#### Problem to solve
From the listing below, return every line with the string "Zealand" in it.

START Records supplied

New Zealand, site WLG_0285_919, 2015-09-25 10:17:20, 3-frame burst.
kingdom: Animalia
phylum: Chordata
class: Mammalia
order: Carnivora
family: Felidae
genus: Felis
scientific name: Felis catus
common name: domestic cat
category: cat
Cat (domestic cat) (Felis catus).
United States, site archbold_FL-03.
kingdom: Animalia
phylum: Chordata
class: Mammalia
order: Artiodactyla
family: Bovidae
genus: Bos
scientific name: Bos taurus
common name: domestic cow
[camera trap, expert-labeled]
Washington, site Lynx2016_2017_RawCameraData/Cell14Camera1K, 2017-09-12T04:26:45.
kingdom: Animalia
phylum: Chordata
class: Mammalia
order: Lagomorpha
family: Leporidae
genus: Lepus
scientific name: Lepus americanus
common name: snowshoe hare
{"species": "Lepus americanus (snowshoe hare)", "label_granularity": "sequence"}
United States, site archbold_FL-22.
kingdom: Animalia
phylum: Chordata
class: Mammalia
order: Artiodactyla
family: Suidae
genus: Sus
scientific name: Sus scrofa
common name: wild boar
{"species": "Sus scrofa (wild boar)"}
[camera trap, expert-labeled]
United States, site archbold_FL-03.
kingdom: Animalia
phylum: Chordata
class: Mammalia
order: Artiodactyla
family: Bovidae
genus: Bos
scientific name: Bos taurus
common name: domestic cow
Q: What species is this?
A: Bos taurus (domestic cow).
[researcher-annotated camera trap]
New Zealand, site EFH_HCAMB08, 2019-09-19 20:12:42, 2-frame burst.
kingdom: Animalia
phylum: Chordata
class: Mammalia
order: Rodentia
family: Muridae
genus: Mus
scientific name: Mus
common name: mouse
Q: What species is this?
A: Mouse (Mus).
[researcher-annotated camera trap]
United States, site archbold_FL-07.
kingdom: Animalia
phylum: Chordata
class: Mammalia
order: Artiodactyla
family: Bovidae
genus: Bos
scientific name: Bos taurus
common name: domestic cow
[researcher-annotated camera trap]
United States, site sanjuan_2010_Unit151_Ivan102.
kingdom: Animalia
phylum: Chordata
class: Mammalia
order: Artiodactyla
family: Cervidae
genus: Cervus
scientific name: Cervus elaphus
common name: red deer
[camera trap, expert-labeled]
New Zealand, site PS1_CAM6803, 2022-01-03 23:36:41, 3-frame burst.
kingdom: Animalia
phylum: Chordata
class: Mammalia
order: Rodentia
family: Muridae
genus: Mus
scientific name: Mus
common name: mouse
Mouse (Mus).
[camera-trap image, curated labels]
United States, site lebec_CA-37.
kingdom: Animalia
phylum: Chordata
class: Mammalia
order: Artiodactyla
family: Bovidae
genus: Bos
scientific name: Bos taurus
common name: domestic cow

END Records supplied

#### Your solution
New Zealand, site WLG_0285_919, 2015-09-25 10:17:20, 3-frame burst.
New Zealand, site EFH_HCAMB08, 2019-09-19 20:12:42, 2-frame burst.
New Zealand, site PS1_CAM6803, 2022-01-03 23:36:41, 3-frame burst.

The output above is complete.